What is type-safe in .net?
C#.NetC# Problem Overview
What is type-safe?
What does it mean and why is it important?
C# Solutions
Solution 1 - C#
If you're asking what the idea of "type-safe" in general means, it's the characteristic of code that allows the developer to be certain that a value or object will exhibit certain properties (i.e., be of a certain type) so that he/she can use it in a specific way without fear of unexpected or undefined behavior.
For instance, in C#, you could say the ArrayList
class is not type-safe because it can store any object, which means you can do something like the following:
var integers = new ArrayList();
integers.Add(1);
integers.Add(2);
integers.Add("3");
for (int i = 0; i < integers.Count; ++i) {
int integer = (int)integers[i];
// do something
}
The above will compile because the value "3", even though it's a string and not an integer, can legally be added to an ArrayList
since String
derives (like Int32
) from Object
. However, it will throw an InvalidCastException
when you try to set integer
to (int)integers[2]
because a String
cannot be cast to an Int32
.
On the other hand, the List<T>
class is type-safe for exactly the opposite reason--i.e., the above code would not compile if integers
were a List<int>
. Any value that you the developer access from within a type-safe List<int>
you can be certain is an int
(or whatever the corresponding T
is for any generic List<T>
); and you can therefore be sure that you'll be able to perform operations such as casting to int
(obviously) or, say, long
.
Solution 2 - C#
C - You declare an int, cast it to char and access memory beyond int's boundary
int i = 10;
char *s = (char*)i;
print(*(s+10));
C# - Types are safe
int i = 10;
char *s //This is invalid unless you are using unsafe context.
Pointers are not directly supported by .NET
Solution 3 - C#
> Type-safe code accesses only the > memory locations it is authorized to > access. For example, type-safe code > cannot read values from another > object's private fields. It accesses > types only in well-defined, allowable > ways. > > During just-in-time (JIT) compilation, > an optional verification process > examines the metadata and Microsoft > intermediate language (MSIL) of a > method to be JIT-compiled into native > machine code to verify that they are > type safe. This process is skipped if > the code has permission to bypass > verification > > Although verification of type safety > is not mandatory to run managed code, > type safety plays a crucial role in > assembly isolation and security > enforcement. When code is type safe, > the common language runtime can > completely isolate assemblies from > each other.
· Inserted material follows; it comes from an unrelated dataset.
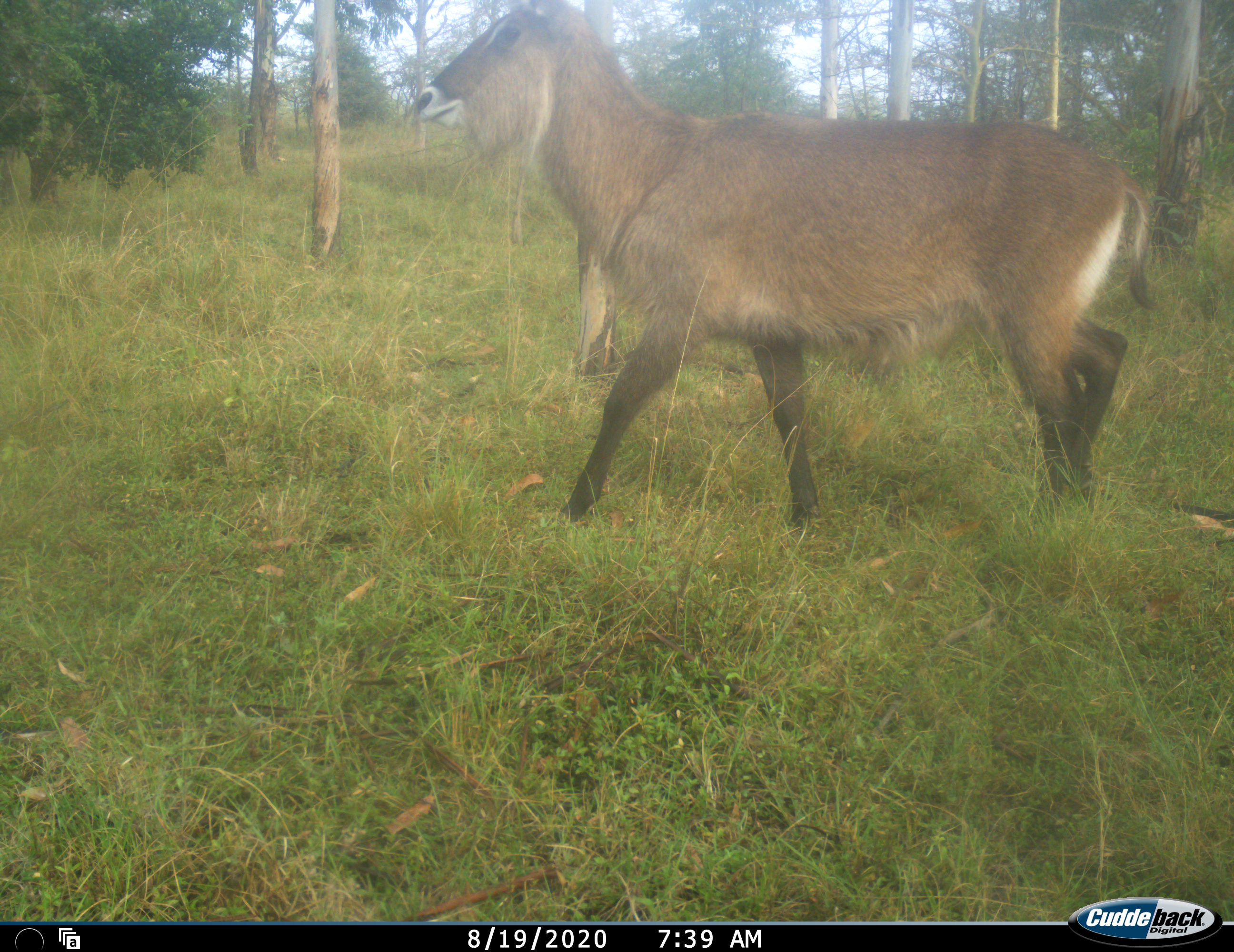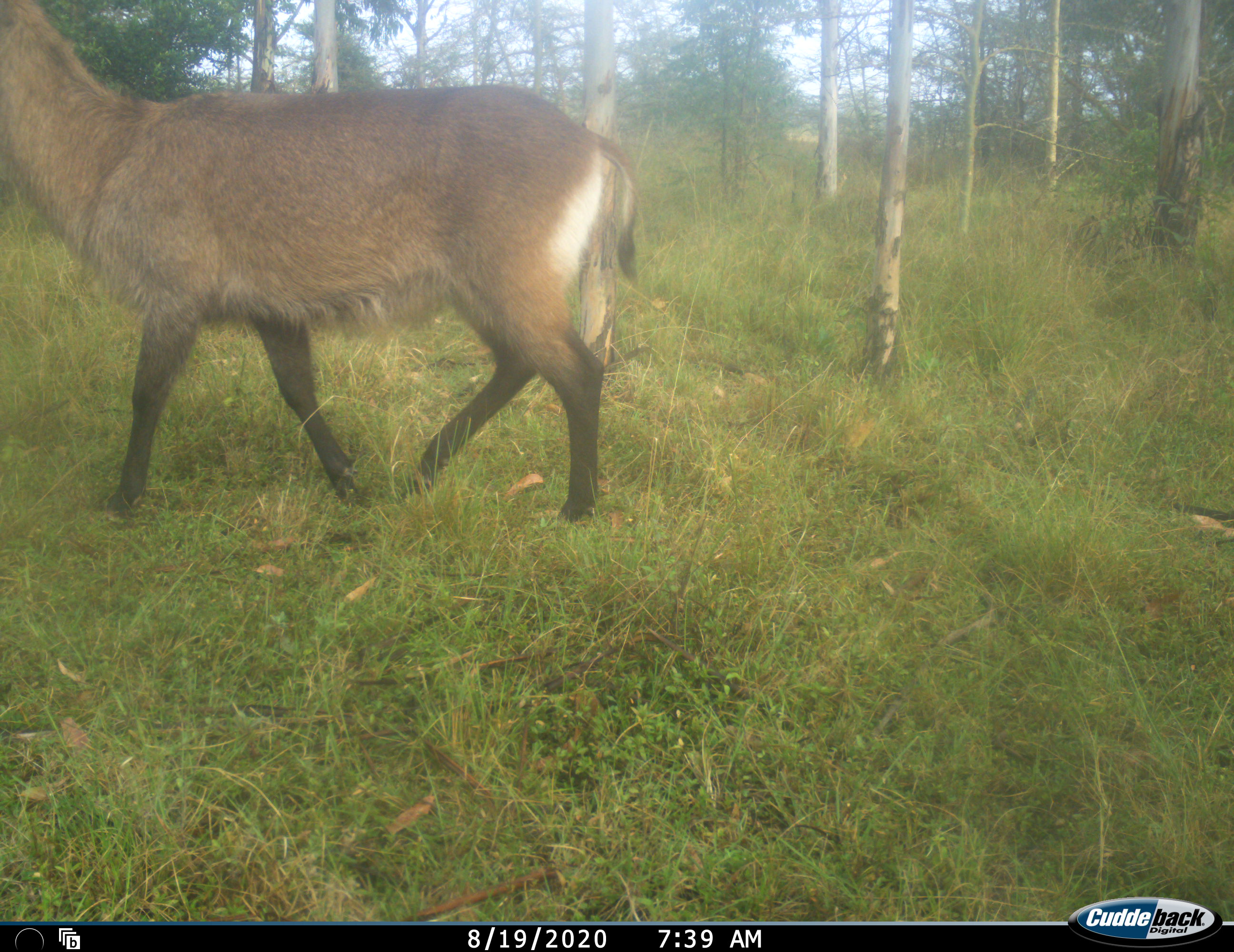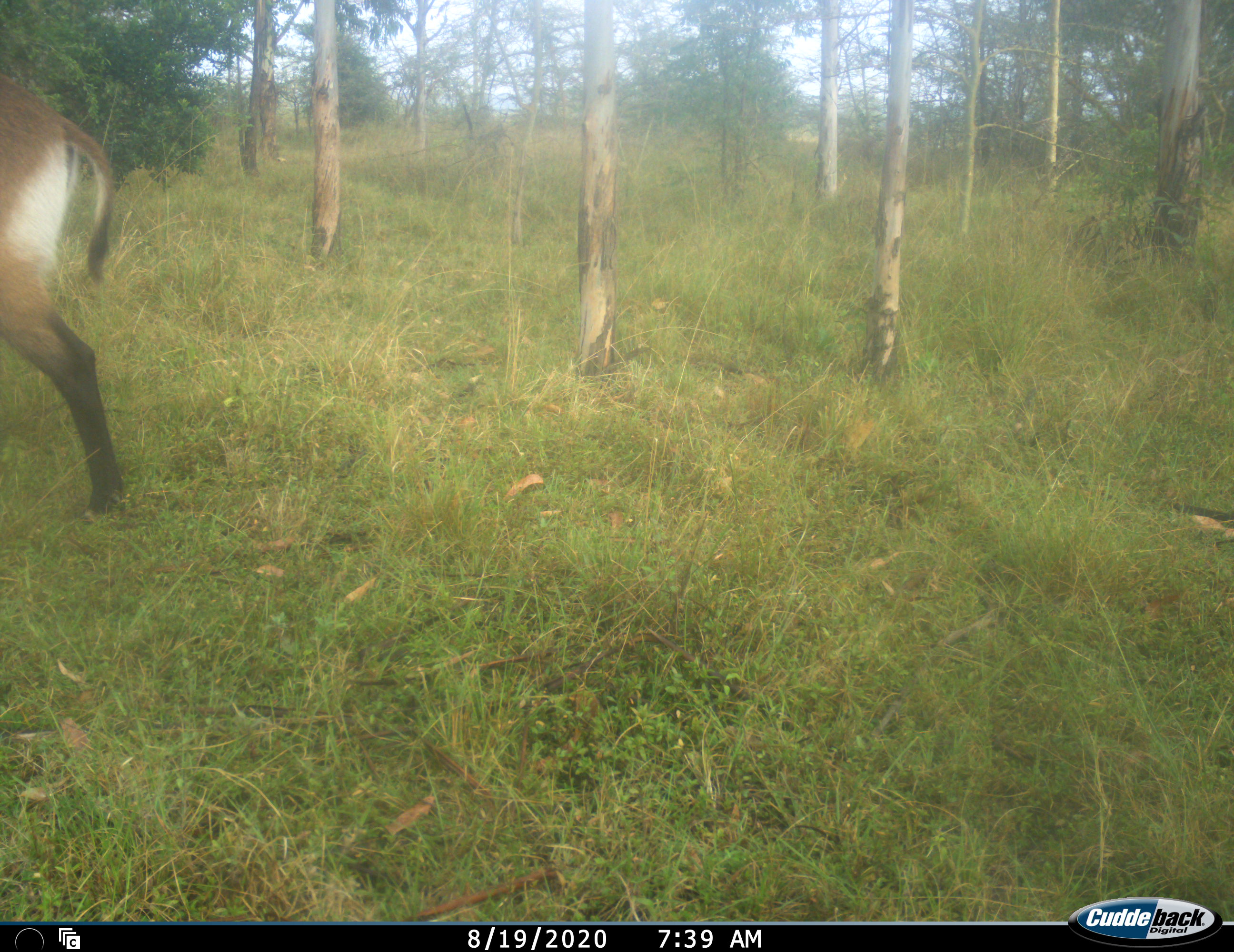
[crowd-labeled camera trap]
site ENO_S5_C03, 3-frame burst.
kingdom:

This isolation helps > ensure that assemblies cannot > adversely affect each other and it > increases application reliability.
For more refer msdn link
A good article explaining it is here
Solution 4 - C#
Did you mean type-safe in particular or type-safety in general?
I disagree with the accepted answer: ArrayList is type-safe ignorant (neither type-safe nor not type-safe): https://stackoverflow.com/a/17984521/1145224
Richter - CLR via C#, 4th edition (page 93):
> Type-safety is the main feature of CLR. You can always discover > object's exact type by calling nonvirtual GetType method of the > System.Object. > > For example Hero class can not override GetType method to become a type of SuperHero.
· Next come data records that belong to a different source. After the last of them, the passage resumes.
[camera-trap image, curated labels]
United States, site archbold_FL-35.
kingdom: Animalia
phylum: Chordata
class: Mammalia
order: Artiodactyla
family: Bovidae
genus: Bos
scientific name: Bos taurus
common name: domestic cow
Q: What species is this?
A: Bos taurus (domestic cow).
This System.Object feature enables CLR to check the possibility of casting objects at runtime. For example:
internal class Employee { ... }
public sealed class Program
{
public static Main()
{
DateTime dt = new DateTime(2016, 1, 1);
PromoteEmployee(newYears);
}
public static PromoteEmployee(Object o)
{
Employee e = (Employee)o; //InvalidCastException, runtime error
}
}
Casting DateTime type to Employee type is an example of a not type-safe attempt to cast.
Solution 5 - C#
I don't agree with some answers here. C# has few levels of safety.
EDIT: Type safety has 2 levels of meaning (if we generally discus about programming languages, as in this thread)
One is compile time type-safety, near to refactoring etc, compiler catch typos, misspelled assigning of values to wrong variables (properties), i.e. string to int variable. Typical C# code is type-safe, known way to disable this feature is dynamic
keyword, or non generic containers, errors like above are delayed to runtime. Example: non-hacking C/C++ code is (generally) type safe at compile time. I think is possible write (hacking) casting in C# which hide type conflicts.
Next level is runtime type-safety, C# is safe in general (without unsafe sections). Even dynamic value are checked on runtime. In contrast: C/C++ isn't type safe at runtime. If compiler accept code, un-logical assigning isn't checked at runtime, providing bizarre / strange / system level or late errors, typical for C language.
Few of answerers in this thread mix other areas where C# is safe (memory safety, range safety, null pointer etc). To be strict, these are different kind of safety.